[begin Selected passage]
The changing economic, social, and political trends over the decades resulted in different housing needs ranging from post-war housing shortages to homelessness to abandonment. In each era, government designed and employed different tools to achieve different housing objectives.

Legal and Fiscal Authority for Government Intervention in Housing

In order for a unit of government to create a housing program, it requires both legal authority and financial resources. Housing programs are typically authorized by legislation or regulation. Once the unit of government has legal authority to create the program, it often creates additional rules or guidelines to administer the program in the form of a competitive process (for example, a Request For Proposals or a notice of funding availability), administrative regulation, contractual obligation, or deed restriction.
[end Selected passage]
[begin Records supplied]
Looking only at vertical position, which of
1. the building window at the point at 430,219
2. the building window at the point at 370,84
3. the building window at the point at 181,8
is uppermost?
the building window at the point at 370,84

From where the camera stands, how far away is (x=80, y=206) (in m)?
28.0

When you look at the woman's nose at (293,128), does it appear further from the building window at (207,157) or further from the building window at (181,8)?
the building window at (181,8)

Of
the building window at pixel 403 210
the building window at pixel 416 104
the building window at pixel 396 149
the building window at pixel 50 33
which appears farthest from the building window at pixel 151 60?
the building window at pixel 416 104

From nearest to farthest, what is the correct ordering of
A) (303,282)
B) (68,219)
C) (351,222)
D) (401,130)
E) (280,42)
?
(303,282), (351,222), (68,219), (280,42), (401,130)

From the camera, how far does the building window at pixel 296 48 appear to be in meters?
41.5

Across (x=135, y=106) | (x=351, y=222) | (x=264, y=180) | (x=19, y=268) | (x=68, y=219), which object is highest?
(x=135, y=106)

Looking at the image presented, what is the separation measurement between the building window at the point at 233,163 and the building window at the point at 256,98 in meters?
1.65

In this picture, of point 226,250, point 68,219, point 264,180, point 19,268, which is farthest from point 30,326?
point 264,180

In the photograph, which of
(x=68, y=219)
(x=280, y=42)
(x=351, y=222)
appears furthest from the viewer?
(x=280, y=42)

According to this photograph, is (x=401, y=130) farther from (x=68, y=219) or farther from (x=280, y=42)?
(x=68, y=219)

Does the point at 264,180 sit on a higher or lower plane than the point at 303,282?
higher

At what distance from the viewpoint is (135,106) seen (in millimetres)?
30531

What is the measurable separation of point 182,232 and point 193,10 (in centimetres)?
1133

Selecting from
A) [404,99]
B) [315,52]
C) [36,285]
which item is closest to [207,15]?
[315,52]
[end Records supplied]
[begin Records supplied]
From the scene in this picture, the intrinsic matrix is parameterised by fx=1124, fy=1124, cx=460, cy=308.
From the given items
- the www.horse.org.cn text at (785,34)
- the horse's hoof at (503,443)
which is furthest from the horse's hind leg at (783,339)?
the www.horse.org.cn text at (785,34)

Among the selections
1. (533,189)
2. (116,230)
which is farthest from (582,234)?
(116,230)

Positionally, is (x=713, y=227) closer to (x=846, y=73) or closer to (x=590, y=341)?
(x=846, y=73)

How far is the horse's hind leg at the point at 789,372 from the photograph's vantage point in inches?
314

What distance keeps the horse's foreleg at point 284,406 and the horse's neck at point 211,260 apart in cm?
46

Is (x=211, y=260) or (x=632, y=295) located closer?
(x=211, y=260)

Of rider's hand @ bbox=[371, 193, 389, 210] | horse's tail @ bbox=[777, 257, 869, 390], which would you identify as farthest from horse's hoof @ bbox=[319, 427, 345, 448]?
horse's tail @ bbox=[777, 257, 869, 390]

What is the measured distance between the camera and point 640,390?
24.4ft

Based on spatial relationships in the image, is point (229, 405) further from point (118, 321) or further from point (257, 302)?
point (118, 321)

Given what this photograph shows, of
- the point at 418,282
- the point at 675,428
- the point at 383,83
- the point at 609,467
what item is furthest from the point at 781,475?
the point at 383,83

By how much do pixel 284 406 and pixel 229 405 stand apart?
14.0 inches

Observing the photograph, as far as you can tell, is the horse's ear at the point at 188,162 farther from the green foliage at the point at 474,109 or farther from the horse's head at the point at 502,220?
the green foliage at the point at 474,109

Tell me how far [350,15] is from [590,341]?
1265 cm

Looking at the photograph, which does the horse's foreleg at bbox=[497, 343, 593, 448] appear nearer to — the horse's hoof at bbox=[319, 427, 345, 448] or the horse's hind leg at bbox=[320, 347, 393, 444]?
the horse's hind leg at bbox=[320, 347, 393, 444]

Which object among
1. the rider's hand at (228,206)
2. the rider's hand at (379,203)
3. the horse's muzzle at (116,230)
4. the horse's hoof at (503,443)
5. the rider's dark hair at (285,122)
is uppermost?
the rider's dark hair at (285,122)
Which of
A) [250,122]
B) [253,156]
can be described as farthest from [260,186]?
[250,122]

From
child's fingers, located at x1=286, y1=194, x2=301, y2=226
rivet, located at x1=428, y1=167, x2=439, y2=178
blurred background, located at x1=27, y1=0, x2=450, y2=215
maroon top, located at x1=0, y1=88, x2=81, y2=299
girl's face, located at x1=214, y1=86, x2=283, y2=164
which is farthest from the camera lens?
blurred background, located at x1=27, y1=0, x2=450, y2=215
[end Records supplied]
### Work to complete
- 1) Could you repeat the housing passage, everything from "Legal and Fiscal" down to "or deed restriction.", and substitute "statute" for "legislation"?
- 2) Can you resume the passage on government intervention in housing after its last sentence and continue it?
These lines have no connection to the passage on government housing intervention.

### Written answers
- 1)
Legal and Fiscal Authority for Government Intervention in Housing

In order for a unit of government to create a housing program, it requires both legal authority and financial resources. Housing programs are typically authorized by statute or regulation. Once the unit of government has legal authority to create the program, it often creates additional rules or guidelines to administer the program in the form of a competitive process (for example, a Request For Proposals or a notice of funding availability), administrative regulation, contractual obligation, or deed restriction.

- 2)
Paying for the housing program is another matter. Direct government subsidies are authorized by the municipal, state, or federal budget and appropriation process. Often programs will take advantage of multiple funding sources, or will change funding sources as budget conditions change. Generally, sources of funds can be described by the following categories: public bond financing (general obligation bonds or revenue bonds); direct appropriation or subsidy (one-time or ongoing, grant or loan, categorical or block grant); in-kind subsidy (low-cost land, property, or access to low-cost funds); tax benefits (incentives, deductions, credits, exemptions); and tools to leverage private sector funding (guarantees or insurance). The specific program will thus be governed not only by its statutory and regulatory authority, and the rules relating to the program, but also by the nature and source of funds that government selected to pay for the program.